3. Eiser heeft in beroep het volgende aangevoerd. Verweerder heeft ten onrechte op grond van het vonnis van de rechtbank te Gyula besloten om zijn toelating als vluchteling in te trekken en hem ongewenst te verklaren. Voornoemde
rechtbank heeft ten onrechte geen rekening gehouden met de omstandigheid dat eiser geen handelaar in verdovende middelen was, maar in feite slachtoffer is geworden van een "set up" van twee van zijn relaties. Eiser was er niet mee
bekend dat deze personen verdovende middelen in hun bagage vervoerden. Hij was slechts degene die toevallig met de koffer werd aangetroffen en door zijn reisgenoten werd aangewezen als de eigenaar daarvan.

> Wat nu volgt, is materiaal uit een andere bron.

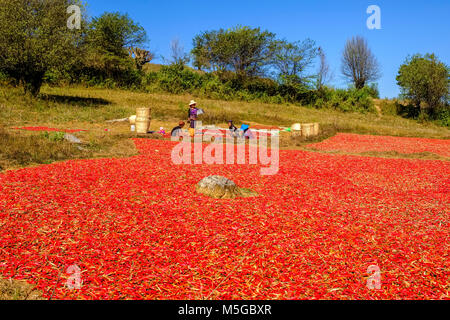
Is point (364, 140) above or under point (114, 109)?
under

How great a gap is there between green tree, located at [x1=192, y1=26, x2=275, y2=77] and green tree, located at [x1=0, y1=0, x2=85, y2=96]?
97.2 ft

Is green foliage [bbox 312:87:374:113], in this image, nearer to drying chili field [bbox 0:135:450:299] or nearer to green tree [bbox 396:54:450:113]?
green tree [bbox 396:54:450:113]

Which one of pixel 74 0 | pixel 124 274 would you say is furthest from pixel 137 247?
pixel 74 0

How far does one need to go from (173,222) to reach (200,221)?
474mm

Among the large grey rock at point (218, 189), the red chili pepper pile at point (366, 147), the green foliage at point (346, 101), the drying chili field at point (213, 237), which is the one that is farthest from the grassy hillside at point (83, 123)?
the green foliage at point (346, 101)

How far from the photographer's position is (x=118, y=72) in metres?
41.8

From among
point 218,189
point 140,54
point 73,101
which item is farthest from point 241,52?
point 218,189

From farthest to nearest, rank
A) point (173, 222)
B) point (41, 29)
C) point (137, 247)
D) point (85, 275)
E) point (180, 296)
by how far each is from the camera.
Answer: point (41, 29), point (173, 222), point (137, 247), point (85, 275), point (180, 296)

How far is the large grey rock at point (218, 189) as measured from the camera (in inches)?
292

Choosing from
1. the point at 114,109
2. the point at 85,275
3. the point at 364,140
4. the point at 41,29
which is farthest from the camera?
the point at 114,109

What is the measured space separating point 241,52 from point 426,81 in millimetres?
25439

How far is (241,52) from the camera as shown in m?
52.1

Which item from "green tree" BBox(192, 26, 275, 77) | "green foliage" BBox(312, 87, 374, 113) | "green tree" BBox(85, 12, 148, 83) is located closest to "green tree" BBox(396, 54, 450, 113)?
"green foliage" BBox(312, 87, 374, 113)
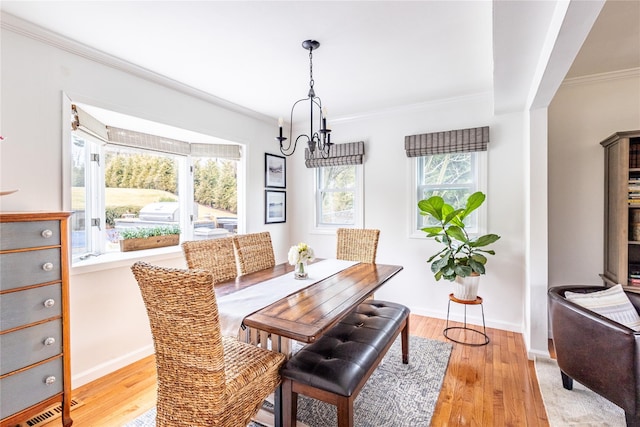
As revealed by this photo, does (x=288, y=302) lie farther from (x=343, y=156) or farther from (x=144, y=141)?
(x=343, y=156)

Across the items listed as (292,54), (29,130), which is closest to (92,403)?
(29,130)

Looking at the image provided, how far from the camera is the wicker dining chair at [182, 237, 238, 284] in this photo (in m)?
2.31

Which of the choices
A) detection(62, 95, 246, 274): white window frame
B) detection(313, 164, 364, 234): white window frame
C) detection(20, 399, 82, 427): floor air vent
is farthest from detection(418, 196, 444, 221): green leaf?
detection(20, 399, 82, 427): floor air vent

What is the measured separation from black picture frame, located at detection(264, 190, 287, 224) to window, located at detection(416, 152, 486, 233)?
1866mm

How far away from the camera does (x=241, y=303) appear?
70.8 inches

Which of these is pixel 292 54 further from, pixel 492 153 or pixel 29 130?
pixel 492 153

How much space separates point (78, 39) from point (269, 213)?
2582mm

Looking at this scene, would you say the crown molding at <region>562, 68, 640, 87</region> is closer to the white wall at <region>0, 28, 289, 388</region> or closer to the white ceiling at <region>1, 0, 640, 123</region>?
the white ceiling at <region>1, 0, 640, 123</region>

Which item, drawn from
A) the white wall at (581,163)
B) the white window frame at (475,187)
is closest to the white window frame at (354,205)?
the white window frame at (475,187)

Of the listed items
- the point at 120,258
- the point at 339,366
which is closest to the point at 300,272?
the point at 339,366

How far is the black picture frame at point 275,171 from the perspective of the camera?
4137 millimetres

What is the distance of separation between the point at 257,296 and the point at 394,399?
1200mm

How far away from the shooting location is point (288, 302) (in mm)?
1812

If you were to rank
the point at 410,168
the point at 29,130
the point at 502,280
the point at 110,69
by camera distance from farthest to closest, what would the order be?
the point at 410,168, the point at 502,280, the point at 110,69, the point at 29,130
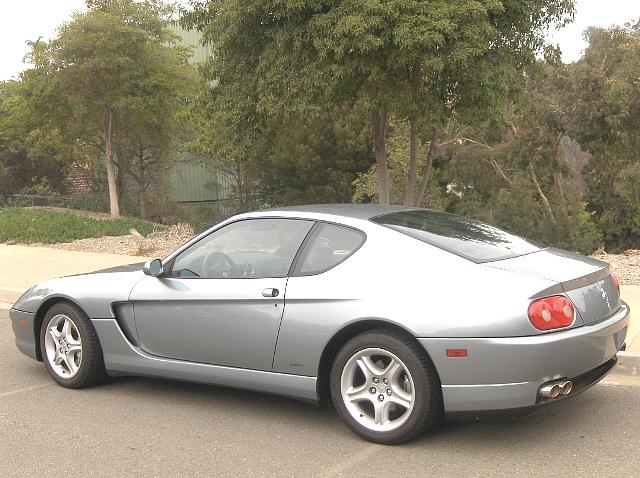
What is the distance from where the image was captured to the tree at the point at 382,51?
356 inches

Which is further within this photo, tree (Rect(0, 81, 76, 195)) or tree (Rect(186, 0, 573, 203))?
tree (Rect(0, 81, 76, 195))

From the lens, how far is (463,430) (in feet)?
14.4

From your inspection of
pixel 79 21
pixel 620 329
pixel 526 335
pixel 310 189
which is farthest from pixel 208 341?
pixel 310 189

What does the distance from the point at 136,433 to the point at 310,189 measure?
2036 cm

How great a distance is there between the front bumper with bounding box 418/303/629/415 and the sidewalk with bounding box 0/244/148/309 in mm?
7487

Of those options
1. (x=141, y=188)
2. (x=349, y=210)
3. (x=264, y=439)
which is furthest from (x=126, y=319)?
(x=141, y=188)

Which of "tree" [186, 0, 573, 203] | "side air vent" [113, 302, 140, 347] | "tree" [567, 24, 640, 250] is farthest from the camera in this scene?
"tree" [567, 24, 640, 250]

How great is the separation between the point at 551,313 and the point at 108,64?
1816 centimetres

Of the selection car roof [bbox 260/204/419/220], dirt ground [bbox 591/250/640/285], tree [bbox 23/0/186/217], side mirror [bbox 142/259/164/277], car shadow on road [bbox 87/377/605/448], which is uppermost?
tree [bbox 23/0/186/217]

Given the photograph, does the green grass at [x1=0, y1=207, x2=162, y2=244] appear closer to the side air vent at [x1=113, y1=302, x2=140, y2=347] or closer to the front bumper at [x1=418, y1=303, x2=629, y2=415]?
the side air vent at [x1=113, y1=302, x2=140, y2=347]

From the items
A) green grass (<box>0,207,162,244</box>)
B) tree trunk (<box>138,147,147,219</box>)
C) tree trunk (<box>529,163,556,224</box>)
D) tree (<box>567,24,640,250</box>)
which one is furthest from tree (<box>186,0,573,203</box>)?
tree trunk (<box>138,147,147,219</box>)

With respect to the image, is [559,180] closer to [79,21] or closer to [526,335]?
[79,21]

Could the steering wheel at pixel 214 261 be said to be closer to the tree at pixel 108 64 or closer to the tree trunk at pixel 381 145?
the tree trunk at pixel 381 145

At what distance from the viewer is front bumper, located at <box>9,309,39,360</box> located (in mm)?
5633
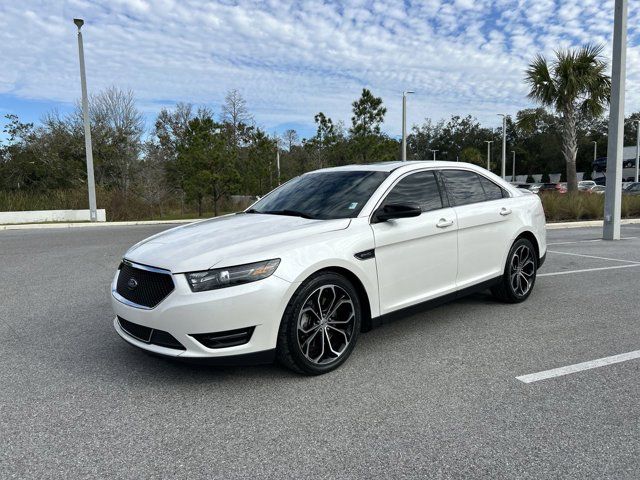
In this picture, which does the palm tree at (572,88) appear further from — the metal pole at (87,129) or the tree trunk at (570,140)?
the metal pole at (87,129)

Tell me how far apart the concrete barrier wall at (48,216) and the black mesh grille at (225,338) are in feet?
67.6

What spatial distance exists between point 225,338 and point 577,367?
8.94 feet

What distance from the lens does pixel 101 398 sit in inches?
134

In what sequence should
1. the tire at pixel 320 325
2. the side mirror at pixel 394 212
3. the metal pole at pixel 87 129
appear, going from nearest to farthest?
the tire at pixel 320 325, the side mirror at pixel 394 212, the metal pole at pixel 87 129

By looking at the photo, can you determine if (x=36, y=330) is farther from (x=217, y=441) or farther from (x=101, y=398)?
(x=217, y=441)

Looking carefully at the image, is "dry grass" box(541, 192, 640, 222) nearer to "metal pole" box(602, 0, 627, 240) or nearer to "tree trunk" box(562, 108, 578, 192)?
"tree trunk" box(562, 108, 578, 192)

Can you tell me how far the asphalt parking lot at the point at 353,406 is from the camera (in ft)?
8.64

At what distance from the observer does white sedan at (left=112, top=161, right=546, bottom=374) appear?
3.32m

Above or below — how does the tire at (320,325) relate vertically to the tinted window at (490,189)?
below

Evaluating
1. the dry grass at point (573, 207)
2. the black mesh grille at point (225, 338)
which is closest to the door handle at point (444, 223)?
the black mesh grille at point (225, 338)

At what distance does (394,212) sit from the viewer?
4055 millimetres

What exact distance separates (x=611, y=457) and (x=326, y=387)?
1.76 meters

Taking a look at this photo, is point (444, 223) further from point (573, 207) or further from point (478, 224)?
point (573, 207)

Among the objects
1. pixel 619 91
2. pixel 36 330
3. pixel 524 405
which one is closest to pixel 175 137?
pixel 619 91
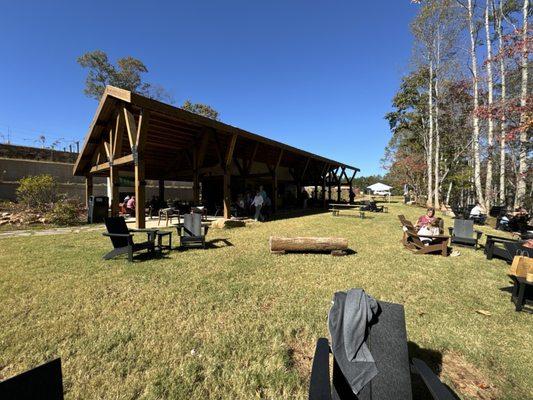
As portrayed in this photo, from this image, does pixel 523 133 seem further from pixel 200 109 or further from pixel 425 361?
pixel 200 109

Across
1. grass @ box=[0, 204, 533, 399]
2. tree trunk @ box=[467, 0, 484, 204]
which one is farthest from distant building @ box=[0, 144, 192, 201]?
tree trunk @ box=[467, 0, 484, 204]

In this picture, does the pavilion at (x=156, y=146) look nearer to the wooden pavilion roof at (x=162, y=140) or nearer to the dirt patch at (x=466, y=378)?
the wooden pavilion roof at (x=162, y=140)

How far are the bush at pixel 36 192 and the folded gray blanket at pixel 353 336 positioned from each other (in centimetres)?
1508

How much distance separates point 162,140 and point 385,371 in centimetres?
1279

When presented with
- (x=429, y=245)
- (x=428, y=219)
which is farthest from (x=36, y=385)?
(x=428, y=219)

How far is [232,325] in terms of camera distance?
3193 mm

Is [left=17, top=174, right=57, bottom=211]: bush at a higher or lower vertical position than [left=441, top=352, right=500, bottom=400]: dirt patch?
higher

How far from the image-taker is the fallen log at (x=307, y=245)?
6.50 meters

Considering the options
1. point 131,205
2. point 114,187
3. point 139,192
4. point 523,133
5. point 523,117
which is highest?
point 523,117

Voorzover niettemin moet worden uitgegaan van de juistheid van het vonnis van de rechtbank te Gyula, kan niet worden gesteld dat het enkel vervoeren, waaronder exporteren, van de bewuste hoeveelheid heroïne een bijzonder ernstig
misdrijf is als bedoeld in artikel 33, tweede lid, van het Vluchtelingenverdrag. Alleen de toets aan dit artikellid mag leiden tot weigering van de vluchtelingenstatus of intrekking daarvan ingeval van het plegen van een misdrijf.
Daarbij dient mee te wegen dat vervoer van verdovende middelen gewoonlijk niet geschiedt door handelaren maar door ondergeschikte personen die als regel op indirecte wijze door een criminele organisatie worden aangestuurd.
Intrekking van de vluchtelingenstatus en ongewenstverklaring dient slechts in uitzonderingsgevallen te geschieden en wel indien sprake is van bijzonder ernstige vormen van criminaliteit, bijvoorbeeld in geval van het bij herhaling
plegen van ernstige misdrijven of deelneming aan een criminele organisatie. In het geval van eiser was geen sprake van zo'n bijzonder ernstig misdrijf. Eiser fungeerde slechts als koerier. Bovendien is in zijn geval geen sprake van
recidivegevaar. De glijdende schaal zoals neergelegd in hoofdstuk A4/4.3.2.2 van de Vreemdelingencirculaire (Vc) bevat regels voor statusontneming in het reguliere vreemdelingenrecht.
In zaken van vluchtelingen dient echter de belangenafweging een andere te zijn, evenals in het geval personen worden bedreigd met een onmenselijke behandeling of foltering. In tegenstelling tot de vreemdeling die een normale
verblijfstitel heeft gekregen is er voor een vluchteling als regel geen vestigingsalternatief te vinden. Het is niet realistisch om te veronderstellen dat een vreemdeling die in Nederland zijn status als vluchteling ingetrokken ziet
en ongewenst is verklaard, in een derde land zal kunnen worden toegelaten. Zolang tevens duidelijk is dat de situatie in Iran niet zodanig is gewijzigd dat eiser zonder risico naar dat land kan terug keren, dient geen toepassing te
worden gegeven aan de glijdende schaal. Het vasthouden daaraan zou immers betekenen dat bij volstrekt andere gevolgen eenzelfde maatstaf wordt gehanteerd. Bovendien komt eiser als gevolg van het bestreden besluit in een quasi
gedoogsituatie te verkeren (hij wordt niet toegelaten maar ook niet verwijderd), waardoor hij ernstig in zijn rechtspositie wordt geschaad.